§ OBJECTIVE
Rewrite everything in the passage about Winters from "After their bout, Winters" down to "January 27, 2015.", calling every "dojo" a "gym" instead.

======== TEXT SHOWN ========

At the end of the year, a second reunion show was held at St. Matthew's Baptist Church in Williamstown, New Jersey, to collect unwrapped toys for the Toys for Tots program. Winters won his match against King Kaluha via countout. Also headlining the show were The Blue Meanie, Steve Corino and Tony Stetson. On January 31, 2010, he and other TWA wrestlers appeared for "Wiseguy" Jimmy Cicero's "Bodyslam Autism Show" at the Flyers Skate Zone in Voorhees. Winters faced mixed martial artist "Sensei" Paul Lopresti.

After their bout, Winters "invaded" Lopresti's dojo and criticized both his opponent and martial arts in general. As the dojo regularly films its training and sparring sessions, his disruption was caught on tape and made widely available on YouTube and similar video sharing websites. A rematch was signed for the two to meet in a tag team match at the next TWA show in Vorhees on April 11. In a tag team grudge match, Winters and his partner Cujo the Hellhound lost to Lopresti and Michael Bruno when Lopresti forced Cujo to submit. The event was to help raise money for the Adopt a Pet organization.

==Death==
Winters died from a heart attack on January 27, 2015.

======== DATASET CONTENT ========

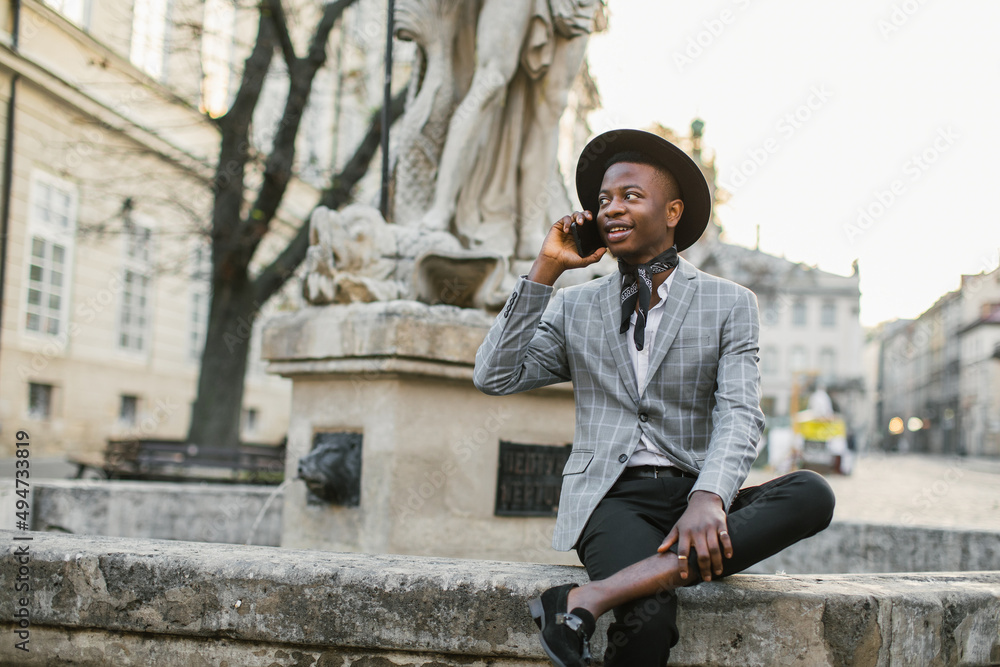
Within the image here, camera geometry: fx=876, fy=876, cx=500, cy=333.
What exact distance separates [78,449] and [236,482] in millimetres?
11701

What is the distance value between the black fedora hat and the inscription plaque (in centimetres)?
161

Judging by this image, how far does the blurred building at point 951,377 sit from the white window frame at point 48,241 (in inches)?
1506

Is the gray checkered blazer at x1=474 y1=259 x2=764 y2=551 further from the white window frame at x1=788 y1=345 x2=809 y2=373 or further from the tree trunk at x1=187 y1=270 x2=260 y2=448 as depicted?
the white window frame at x1=788 y1=345 x2=809 y2=373

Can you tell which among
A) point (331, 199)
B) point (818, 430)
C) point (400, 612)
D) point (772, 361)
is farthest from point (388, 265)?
point (772, 361)

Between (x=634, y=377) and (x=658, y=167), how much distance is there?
61cm

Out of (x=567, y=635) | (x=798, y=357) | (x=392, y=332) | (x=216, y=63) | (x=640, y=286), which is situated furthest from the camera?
(x=798, y=357)

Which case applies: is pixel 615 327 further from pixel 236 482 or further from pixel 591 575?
pixel 236 482

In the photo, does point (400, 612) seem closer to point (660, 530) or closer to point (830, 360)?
point (660, 530)

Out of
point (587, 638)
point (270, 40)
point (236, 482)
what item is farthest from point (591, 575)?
point (270, 40)

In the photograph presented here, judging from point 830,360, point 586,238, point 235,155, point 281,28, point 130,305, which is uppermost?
point 830,360

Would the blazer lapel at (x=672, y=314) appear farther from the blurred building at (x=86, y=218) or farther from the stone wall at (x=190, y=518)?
the blurred building at (x=86, y=218)

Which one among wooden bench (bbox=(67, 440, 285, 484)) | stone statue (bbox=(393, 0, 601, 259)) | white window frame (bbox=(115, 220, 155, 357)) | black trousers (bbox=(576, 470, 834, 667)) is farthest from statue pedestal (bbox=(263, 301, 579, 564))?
white window frame (bbox=(115, 220, 155, 357))

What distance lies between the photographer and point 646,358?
2.55m

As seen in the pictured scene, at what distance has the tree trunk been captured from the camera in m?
10.8
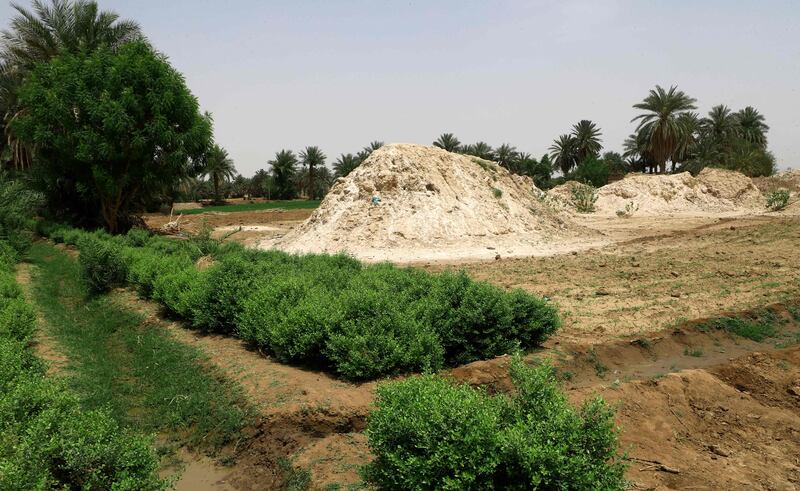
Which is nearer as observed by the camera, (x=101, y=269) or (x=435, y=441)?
(x=435, y=441)

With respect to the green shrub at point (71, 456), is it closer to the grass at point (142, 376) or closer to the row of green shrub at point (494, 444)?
the grass at point (142, 376)

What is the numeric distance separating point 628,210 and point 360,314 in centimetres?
3241

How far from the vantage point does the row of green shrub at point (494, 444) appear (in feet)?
11.1

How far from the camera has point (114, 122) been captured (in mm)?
19953

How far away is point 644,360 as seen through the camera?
7336 millimetres

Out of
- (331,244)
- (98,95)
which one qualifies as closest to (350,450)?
(331,244)

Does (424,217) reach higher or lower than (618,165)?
lower

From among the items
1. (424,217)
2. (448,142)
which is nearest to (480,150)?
(448,142)

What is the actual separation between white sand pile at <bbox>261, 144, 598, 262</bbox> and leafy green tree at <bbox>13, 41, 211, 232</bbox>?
5.48 metres

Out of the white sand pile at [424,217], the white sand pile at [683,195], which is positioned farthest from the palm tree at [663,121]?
the white sand pile at [424,217]

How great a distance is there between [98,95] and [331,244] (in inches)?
422

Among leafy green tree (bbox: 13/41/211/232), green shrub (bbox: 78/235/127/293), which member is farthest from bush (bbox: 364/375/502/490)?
leafy green tree (bbox: 13/41/211/232)

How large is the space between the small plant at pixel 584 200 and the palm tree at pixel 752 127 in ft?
81.3

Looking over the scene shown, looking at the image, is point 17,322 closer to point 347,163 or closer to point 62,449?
point 62,449
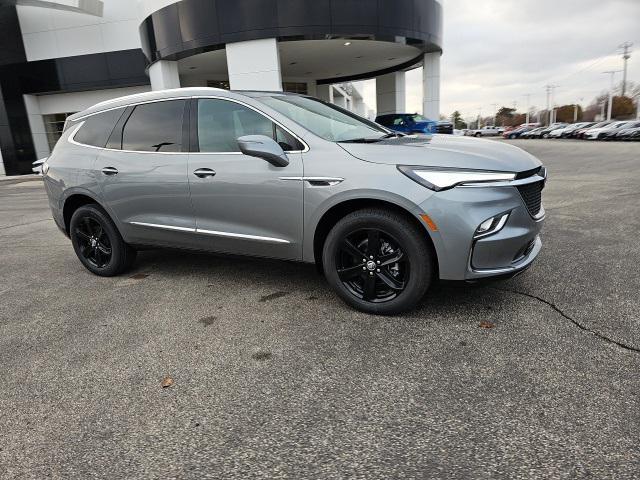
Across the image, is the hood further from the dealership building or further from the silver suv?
the dealership building

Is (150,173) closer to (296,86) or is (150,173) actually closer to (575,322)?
(575,322)

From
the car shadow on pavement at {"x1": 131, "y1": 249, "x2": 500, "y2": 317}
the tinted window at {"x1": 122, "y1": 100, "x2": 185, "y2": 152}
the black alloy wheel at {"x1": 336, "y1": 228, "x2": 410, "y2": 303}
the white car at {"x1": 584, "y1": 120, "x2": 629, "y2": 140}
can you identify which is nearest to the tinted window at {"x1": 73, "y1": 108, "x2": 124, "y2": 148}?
the tinted window at {"x1": 122, "y1": 100, "x2": 185, "y2": 152}

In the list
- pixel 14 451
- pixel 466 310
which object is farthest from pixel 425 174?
pixel 14 451

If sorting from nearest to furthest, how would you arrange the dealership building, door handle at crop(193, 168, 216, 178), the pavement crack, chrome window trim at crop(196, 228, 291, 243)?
the pavement crack, chrome window trim at crop(196, 228, 291, 243), door handle at crop(193, 168, 216, 178), the dealership building

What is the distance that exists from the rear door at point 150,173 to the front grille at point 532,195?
2700mm

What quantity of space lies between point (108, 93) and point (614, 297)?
2571 centimetres

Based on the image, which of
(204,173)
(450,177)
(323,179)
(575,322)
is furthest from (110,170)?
(575,322)

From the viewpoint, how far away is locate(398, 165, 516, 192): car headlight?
3.15 m

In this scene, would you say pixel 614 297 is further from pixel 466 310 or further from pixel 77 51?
pixel 77 51

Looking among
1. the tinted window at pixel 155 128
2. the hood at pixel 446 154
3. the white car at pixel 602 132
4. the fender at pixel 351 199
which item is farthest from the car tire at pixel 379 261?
the white car at pixel 602 132

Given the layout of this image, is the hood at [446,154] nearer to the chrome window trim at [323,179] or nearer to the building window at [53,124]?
the chrome window trim at [323,179]

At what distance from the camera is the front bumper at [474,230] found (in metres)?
3.12

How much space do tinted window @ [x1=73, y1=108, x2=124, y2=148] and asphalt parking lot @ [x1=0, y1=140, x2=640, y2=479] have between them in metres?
1.50

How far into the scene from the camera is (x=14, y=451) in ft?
7.49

========

§ TASK RESPONSE
After their bout, Winters "invaded" Lopresti's gym and criticized both his opponent and martial arts in general. As the gym regularly films its training and sparring sessions, his disruption was caught on tape and made widely available on YouTube and similar video sharing websites. A rematch was signed for the two to meet in a tag team match at the next TWA show in Vorhees on April 11. In a tag team grudge match, Winters and his partner Cujo the Hellhound lost to Lopresti and Michael Bruno when Lopresti forced Cujo to submit. The event was to help raise money for the Adopt a Pet organization.

==Death==
Winters died from a heart attack on January 27, 2015.